In college, you can make friends quickly. Making friends as an adult is different. People are busy, spread out, and often less open to letting new people into their lives.

They’re also in different stages of their lives. Some people are in grind at work mode, others are in young parent mode, and others are drifting souls who aren’t sure if they’ll be in the same town a month from now.

The complex social landscape of adulthood means that adult friendships take more time to build. It often takes at least a year to build enough trust and shared experience with a new person to call them a real friend.

So don’t get too worried if you’ve been trying for a few months and don’t have new besties. That’s normal!

Don’t forget: people are lonely as hell!

Made with Midjourney.

Do you know what this picture is? It’s the sad and lonely inner world that plagues most people in our hyper-connected and fast-moving era.

Modern life gives us free porn and burgers in bed, but it is also overwhelming and leads many of us into an isolating spiral of worry, comparison, and doubt. And if you stay in that spiral for too long, you may begin to believe that you’re the only lonely person out there.

The good news is that you’re not the only one. Not even close. Most people are spiraling and want more friends to share this crazy life with.

So as a final tip, do yourself a favor: Stop feeling bad about yourself and the current state of your social life. There is a vast world of fellow lonely souls who want to connect with people like you. If you want proof, put on some pants and interact with the real world.

Talk to 10 strangers. Host a dinner party. Organize a morning run. Take a drawing course. Just get out there. You’ll be surprised by the warm reception you’ll receive. And little by little, your social life will become more vibrant. I promise.

Alright, I’m done babbling for now. Put your phone down and get after it.

🧘‍♂️ II. Audiobook I’m Enjoying

Many people have recommended Shantaram by Gregory David Roberts over the years, and I’m finally diving into this long, beautiful story. I’ve listened to a third of the audiobook, and the story is living up to the hype.

Here’s the description from Amazon in case you’re interested:

“An escaped convict with a false passport, Lin flees maximum security prison in Australia for the teeming streets of Bombay, where he can disappear. Accompanied by his guide and faithful friend, Prabaker, the two enter the city’s hidden society of beggars and gangsters, prostitutes and holy men, soldiers and actors, and Indians and exiles from other countries, who seek in this remarkable place what they cannot find elsewhere.

As a hunted man without a home, family, or identity, Lin searches for love and meaning while running a clinic in one of the city’s poorest slums, and serving his apprenticeship in the dark arts of the Bombay mafia. The search leads him to war, prison torture, murder, and a series of enigmatic and bloody betrayals. The keys to unlock the mysteries and intrigues that bind Lin are held by two people. The first is Khader Khan: mafia godfather, criminal-philosopher-saint, and mentor to Lin in the underworld of the Golden City. The second is Karla: elusive, dangerous, and beautiful, whose passions are driven by secrets that torment her and yet give her a terrible power.

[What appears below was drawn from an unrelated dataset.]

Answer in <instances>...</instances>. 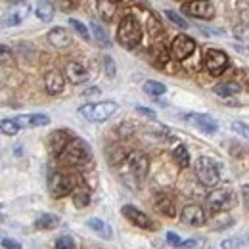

Burning slums and five-star hotels, romantic love and prison agonies, criminal wars and Bollywood films, spiritual gurus and mujaheddin guerrillas―this huge novel has the world of human experience in its reach, and a passionate love for India at its heart.”

🧠 III. Something I’m Thinking About

I believe that most of us know what we need to do. Sure, we can be blinded by numbing agents, fear, insecurity, and people that distract and paralyze us, but even then, there is a faint voice telling us what’s good and right.

The challenge of life is learning how to hear, trust, and listen to that voice. Developing this skill is important because it is the best way to avoid the painful moments in life when you realize that you have acted or not acted too late, which is the theme of Bukowski’s poem “oh yes.”

“there are worse things than

being alone

but it often takes decades

to realize this

and most often

when you do

it’s too late

and there’s nothing worse


too late.”

“oh, yes” by Charles Bukowski

That's all for now. See you next Sunday.